The second financial matter which a chancellor may be called upon to settle in a divorce case, where the support of children is not involved, is the special interest of one of the parties in property held by either or both of them. This determination of the chancellor must be based upon established legal and equitable principles rather than upon an expeditious settlement of the financial affairs of the parties. The interest of a party in property held in the spouse’s name or in their joint names may be legal or equitable. Where it is legal, the property remains in the party unless it is subject to a trust in favor of the other. If the interest of the party is equitable and the interest is properly pleaded and proved, the chancellor may declare the equity involved and determine its extent and nature. Having determined that one party has an equitable interest in property held jointly or severally the chancellor may declare the equity and provide for its enforcement. When the parties own property by the entirety an additional factor must be taken into consideration. The law implies that when a husband places property in his own name and in his wife’s name the consideration for the transfer is love and affection. In the absence of a direct showing to the contrary the wife will be held to be the owner of a one-half interest upon the granting of divorce. Kollar v. Kollar, 155 Fla. 705, 21 So.2d 356. Section 689.15, Fla.Stat, F.S.A., provides that in every case where husband and wife own property as an estate by the entirety, they shall upon the granting of a decree of divorce become tenants in common in absence of a specific provision in decree to the contrary.

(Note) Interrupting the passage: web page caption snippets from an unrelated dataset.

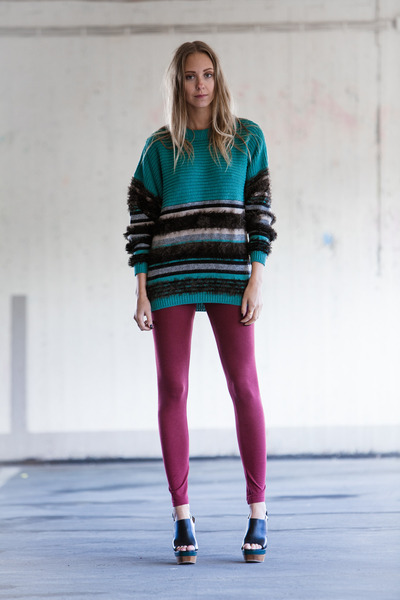 teal wool dagmar sweater - ruby red cotton H&M leggings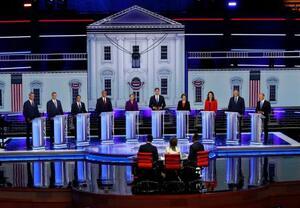 26日、米フロリダ州マイアミで開かれた民主党の米大統領選候補者討論会(ロイター=共同)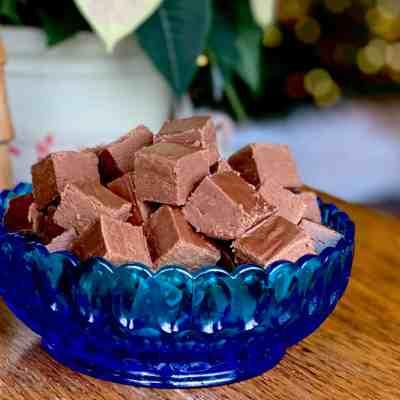 Decadent Dark Chocolate Fudge
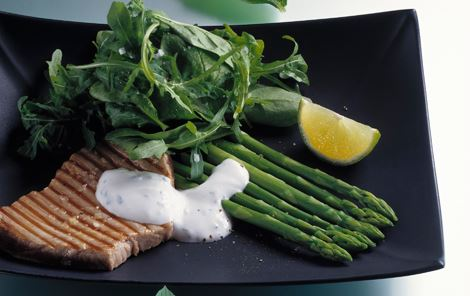 Seared tun med pebermyntedressing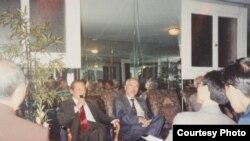 Ông Bùi Tín gặp gỡ người Việt ở San Francisco cuối năm 1991 (Ảnh: Bùi Văn Phú)
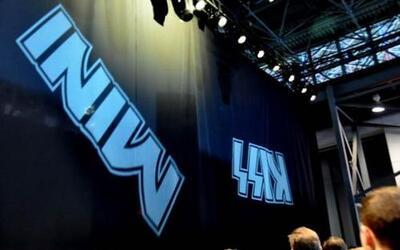 MINI USA se asoció con la legendaria banda KISS para realizar una gira b...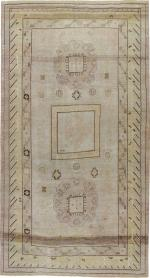Antique Khotan Gallery Carpet, No. 19204 - Galerie Shabab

Therefore, in every case where one party does not have an equitable interest in the property held as an estate by the entirety over and beyond that party’s legal interest, the parties become tenants in common upon the granting of the divorce. The portion of the amended final decree which required the wife to convey her share in the home which was formerly held as an estate by the entirety must be set aside, and upon remand of this cause, the chancellor will determine whether or not either party has an equitable interest in the home which must be protected. In event he finds no such equitable interest the parties will become tenants in common as provided by the statute. Boles v. Boles, Fla.1952, 59 So.2d 871; Valentine v. Valentine, Fla.1950, 45 So.2d 885.
The decree of divorce entered by the chancellor recognized the wife’s right to a share in the business which she and her husband had built up. This special equity was alleged in’ the wife’s counterclaim for divorce and is well supported by the evidence. Yet the amended final' decree of divorce fails to make provisions for this *46special equity of the wife. Therefore, upon a remand of this case, the chancellor will be in a position to determine the extent of the interest and provide for its payment to the wife.
Having determined that the property settlement provisions of the amended final decree must be reconsidered, this cause is remanded for the entry of an amended final decree in accordance with the views expressed in this opinion. In the event the chancellor shall determine, that in light of the failure of the property division which he made for the parties, it is necessary to take additional testimony to determine the extent of interest of any party, then such additional proceedings as the chancellor shall determine to be necessary shall be had prior to the entry of the second amended final decree.
Reversed and remanded.
HORTON, C. J., and CARROLL, CHAS., J., concur.